● **Exercise prompt**:
Nothing but the lines from the line with "At what distance are" through the end of the data is to be copied, and each is to be copied exactly.

Given data start

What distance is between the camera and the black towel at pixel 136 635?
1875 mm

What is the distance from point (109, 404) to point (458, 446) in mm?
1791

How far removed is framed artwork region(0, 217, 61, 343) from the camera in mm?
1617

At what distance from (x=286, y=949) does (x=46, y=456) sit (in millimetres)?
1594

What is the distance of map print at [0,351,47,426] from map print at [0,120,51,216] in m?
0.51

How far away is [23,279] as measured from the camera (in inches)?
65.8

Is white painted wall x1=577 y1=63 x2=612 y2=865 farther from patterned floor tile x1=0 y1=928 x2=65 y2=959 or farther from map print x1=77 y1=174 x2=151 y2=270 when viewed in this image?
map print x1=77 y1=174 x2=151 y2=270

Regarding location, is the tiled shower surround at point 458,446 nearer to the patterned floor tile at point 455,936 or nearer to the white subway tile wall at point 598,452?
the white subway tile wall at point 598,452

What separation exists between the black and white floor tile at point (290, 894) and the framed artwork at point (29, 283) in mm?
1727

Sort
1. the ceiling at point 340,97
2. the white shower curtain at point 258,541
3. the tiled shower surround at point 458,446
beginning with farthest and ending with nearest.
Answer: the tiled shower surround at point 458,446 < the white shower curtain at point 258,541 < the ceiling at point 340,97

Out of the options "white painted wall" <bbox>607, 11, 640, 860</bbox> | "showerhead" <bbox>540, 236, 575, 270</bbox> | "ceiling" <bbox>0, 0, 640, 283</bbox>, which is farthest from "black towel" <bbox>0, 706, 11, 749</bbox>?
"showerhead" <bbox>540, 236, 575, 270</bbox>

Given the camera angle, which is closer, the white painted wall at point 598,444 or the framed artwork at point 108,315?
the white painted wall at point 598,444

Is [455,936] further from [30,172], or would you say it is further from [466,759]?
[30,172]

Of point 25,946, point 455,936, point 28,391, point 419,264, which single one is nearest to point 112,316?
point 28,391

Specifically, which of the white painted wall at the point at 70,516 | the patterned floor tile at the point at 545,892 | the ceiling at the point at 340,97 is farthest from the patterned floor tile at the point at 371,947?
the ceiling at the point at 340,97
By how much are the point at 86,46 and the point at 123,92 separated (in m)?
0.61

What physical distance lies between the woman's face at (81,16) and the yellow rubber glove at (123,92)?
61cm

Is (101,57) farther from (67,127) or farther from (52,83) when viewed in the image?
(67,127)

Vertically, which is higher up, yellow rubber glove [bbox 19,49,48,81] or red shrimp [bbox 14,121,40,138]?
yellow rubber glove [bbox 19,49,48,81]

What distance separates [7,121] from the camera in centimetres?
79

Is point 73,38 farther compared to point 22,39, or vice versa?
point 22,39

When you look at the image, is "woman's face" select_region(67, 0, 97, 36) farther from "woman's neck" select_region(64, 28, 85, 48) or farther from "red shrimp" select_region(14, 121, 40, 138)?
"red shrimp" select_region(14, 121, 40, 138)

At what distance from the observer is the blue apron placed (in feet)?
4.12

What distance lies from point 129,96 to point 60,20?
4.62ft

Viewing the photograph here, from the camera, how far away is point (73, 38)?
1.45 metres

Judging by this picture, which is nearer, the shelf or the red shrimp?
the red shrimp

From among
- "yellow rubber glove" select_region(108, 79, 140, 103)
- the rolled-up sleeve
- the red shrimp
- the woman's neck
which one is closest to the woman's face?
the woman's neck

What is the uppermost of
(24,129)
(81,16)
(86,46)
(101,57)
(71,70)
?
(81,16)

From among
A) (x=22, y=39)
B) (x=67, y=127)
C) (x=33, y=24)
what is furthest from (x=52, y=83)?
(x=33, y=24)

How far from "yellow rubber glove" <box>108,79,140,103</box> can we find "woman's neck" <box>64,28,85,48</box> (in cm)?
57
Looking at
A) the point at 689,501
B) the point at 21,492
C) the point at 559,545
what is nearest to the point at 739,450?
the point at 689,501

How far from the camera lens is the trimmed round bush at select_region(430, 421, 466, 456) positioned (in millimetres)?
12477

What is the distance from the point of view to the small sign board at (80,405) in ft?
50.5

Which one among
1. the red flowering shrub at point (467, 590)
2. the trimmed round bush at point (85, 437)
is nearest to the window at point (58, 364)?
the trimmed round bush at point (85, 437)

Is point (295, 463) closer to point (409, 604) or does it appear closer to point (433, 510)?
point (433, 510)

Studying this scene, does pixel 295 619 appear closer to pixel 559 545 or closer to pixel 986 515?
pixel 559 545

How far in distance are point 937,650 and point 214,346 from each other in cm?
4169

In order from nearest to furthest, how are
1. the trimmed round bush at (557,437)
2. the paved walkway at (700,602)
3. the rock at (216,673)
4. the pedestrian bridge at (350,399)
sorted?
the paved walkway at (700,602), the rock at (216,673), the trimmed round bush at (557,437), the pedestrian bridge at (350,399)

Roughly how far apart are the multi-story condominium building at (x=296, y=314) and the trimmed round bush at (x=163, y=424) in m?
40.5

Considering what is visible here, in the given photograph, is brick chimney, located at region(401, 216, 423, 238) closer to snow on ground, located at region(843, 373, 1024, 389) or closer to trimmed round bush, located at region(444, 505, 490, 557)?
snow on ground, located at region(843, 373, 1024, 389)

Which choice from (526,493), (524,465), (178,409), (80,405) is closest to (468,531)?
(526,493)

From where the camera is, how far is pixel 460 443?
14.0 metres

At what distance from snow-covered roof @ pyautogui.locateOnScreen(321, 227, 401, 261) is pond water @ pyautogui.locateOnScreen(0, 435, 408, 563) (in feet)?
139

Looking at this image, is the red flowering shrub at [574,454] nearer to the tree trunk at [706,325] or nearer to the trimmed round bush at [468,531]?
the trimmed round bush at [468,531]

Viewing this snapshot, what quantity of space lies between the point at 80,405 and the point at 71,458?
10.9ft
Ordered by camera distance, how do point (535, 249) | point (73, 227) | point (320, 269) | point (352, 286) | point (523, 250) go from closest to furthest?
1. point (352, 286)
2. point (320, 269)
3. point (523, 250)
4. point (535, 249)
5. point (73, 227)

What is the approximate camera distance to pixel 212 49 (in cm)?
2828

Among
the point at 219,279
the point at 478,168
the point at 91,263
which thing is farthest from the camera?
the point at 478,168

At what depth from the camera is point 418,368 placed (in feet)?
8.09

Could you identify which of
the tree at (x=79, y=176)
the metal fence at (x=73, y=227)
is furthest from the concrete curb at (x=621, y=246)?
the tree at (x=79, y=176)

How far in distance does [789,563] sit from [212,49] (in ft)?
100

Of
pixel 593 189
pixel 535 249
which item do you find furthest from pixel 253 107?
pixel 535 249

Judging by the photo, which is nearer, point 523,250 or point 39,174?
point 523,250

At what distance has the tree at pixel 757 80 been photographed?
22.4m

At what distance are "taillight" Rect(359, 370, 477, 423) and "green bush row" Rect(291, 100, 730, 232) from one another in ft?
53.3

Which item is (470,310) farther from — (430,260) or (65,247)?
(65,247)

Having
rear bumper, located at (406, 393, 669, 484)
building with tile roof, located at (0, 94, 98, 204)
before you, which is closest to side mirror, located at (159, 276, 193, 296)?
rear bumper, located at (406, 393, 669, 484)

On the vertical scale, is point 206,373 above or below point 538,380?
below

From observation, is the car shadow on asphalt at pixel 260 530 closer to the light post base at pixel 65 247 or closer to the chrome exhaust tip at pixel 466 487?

Given data end

● **Answer in full**:
At what distance are "taillight" Rect(359, 370, 477, 423) and "green bush row" Rect(291, 100, 730, 232) from one another in ft?
53.3

Which item is (470,310) farther from — (430,260) or (65,247)?
(65,247)

Having
rear bumper, located at (406, 393, 669, 484)
building with tile roof, located at (0, 94, 98, 204)
before you, which is closest to side mirror, located at (159, 276, 193, 296)?
rear bumper, located at (406, 393, 669, 484)

On the vertical scale, is point 206,373 above or below point 538,380?
below

From observation, is the car shadow on asphalt at pixel 260 530 closer to the light post base at pixel 65 247 or closer to the chrome exhaust tip at pixel 466 487?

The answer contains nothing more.